After three steps, x_3 = 2.236068, matching √5 = 2.236068 to six decimals. The convergence is dramatic because the tangent line is an excellent local stand-in for f: each step roughly doubles the number of correct digits (1 → 4 → 6+). The most-used root-finder in scientific computing is, underneath, this lesson’s first Taylor term.

Flashcards

Ten cards spanning the synthesis. Click any card to reveal the answer. Use the Print flashcards button to lay out the full set as one card per page, ready to print or save as a PDF for offline review.

Q. State the Taylor expansion of f near a point a.

f(x) ≈ f(a) + f'(a)(x-a) + (f''(a)/2!)(x-a)² + (f'''(a)/3!)(x-a)³ + .... Each term uses one more derivative of f at a, divided by k!, attached to a power of (x-a).

Q. Why are the 1/k! factorials there?

To make the matching property exact. Differentiating (x-a)^k exactly k times produces k!; dividing by k! cancels it, so the k-th derivative of the k-th term at a is exactly f^(k)(a). The polynomial and f then share value, slope, concavity, … at a.

Q. What is the Taylor series of e^x at 0, and why is it so clean?

e^x = 1 + x + x²/2! + x³/3! + .... Every derivative of e^x is e^x, and e^0 = 1, so every coefficient is 1. Differentiating the series term by term reproduces it, the polynomial signature of the self-derivative property.

Q. What are the Taylor series of sin and cos at 0?

sin x = x - x³/3! + x⁵/5! - x⁷/7! + ... (odd powers, alternating signs). cos x = 1 - x²/2! + x⁴/4! - x⁶/6! + ... (even powers, alternating signs). The cycle of derivatives at 0 (0, 1, 0, -1, ...) zeroes one parity and alternates the other.

Q. How is the small-angle sin(x) ≈ x a Taylor result?

It is the first-order Taylor term of sine at 0. The next term sharpens it: sin(x) ≈ x - x³/6. At x = 0.5: plain x gives 0.5, x - x³/6 gives 0.4792, true sin(0.5) = 0.4794. The “approximation” was the first slice of a series all along.

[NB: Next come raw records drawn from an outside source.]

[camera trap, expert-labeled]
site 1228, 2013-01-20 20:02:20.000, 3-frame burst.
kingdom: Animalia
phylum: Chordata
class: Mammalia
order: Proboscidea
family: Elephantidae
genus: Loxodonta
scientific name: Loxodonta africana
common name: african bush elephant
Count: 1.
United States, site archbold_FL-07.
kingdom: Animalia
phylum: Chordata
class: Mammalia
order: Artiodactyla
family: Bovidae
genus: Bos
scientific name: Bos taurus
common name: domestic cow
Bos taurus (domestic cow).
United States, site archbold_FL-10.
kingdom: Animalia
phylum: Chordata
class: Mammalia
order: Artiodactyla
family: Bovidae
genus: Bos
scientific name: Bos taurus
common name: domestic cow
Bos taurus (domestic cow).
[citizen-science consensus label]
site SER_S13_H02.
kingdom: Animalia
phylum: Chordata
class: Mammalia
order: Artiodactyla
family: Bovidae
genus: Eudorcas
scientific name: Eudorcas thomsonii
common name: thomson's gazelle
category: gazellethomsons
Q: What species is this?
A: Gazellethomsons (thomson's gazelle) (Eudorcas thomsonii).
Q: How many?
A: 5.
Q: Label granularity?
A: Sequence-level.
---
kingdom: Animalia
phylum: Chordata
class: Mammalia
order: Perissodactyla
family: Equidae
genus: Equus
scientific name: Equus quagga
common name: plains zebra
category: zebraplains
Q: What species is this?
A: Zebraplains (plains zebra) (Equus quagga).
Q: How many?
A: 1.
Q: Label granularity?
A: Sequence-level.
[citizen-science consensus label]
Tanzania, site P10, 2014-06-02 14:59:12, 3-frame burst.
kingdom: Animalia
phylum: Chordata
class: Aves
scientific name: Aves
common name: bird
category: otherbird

Q. How is L'Hôpital's rule a Taylor result?

It is the first-order Taylor ratio. Near a 0/0 point, each function is f(a) + f'(a)(x-a); the constants vanish, the (x-a) cancels, leaving f'(a)/g'(a). L’Hôpital is Taylor’s first-order ratio in disguise.

Q. What is the matching property?

The Taylor polynomial and the function share value, slope, second derivative, third derivative, and so on, all the way up, at the expansion point a. The factorials make this exact; without them the matching fails.

Q. What is Newton's method, in Taylor terms?

It replaces f with its first-order Taylor approximation (the tangent line) and jumps to where that line crosses zero. Update: x - f(x)/f'(x). For √5 from x_0 = 2: 2 → 2.25 → 2.23611 → 2.236068, matching to six decimals in three steps.

Q. Why is gradient descent a first-order Taylor step?

Because each step approximates the loss near the current parameters by its tangent plane, loss(θ + step) ≈ loss(θ) + gradient·step, and moves in the steepest-downhill direction of that linear model. Newton’s method keeps the second-order term too (the Hessian, a parabola).

Q. Where else does Taylor show up in ML and computation?

The neural tangent kernel is a first-order Taylor expansion of a network at initialization (making infinite-width training tractable). And hardware evaluates sin, exp, log as truncated Taylor-style polynomials, because polynomials are all the silicon can do directly.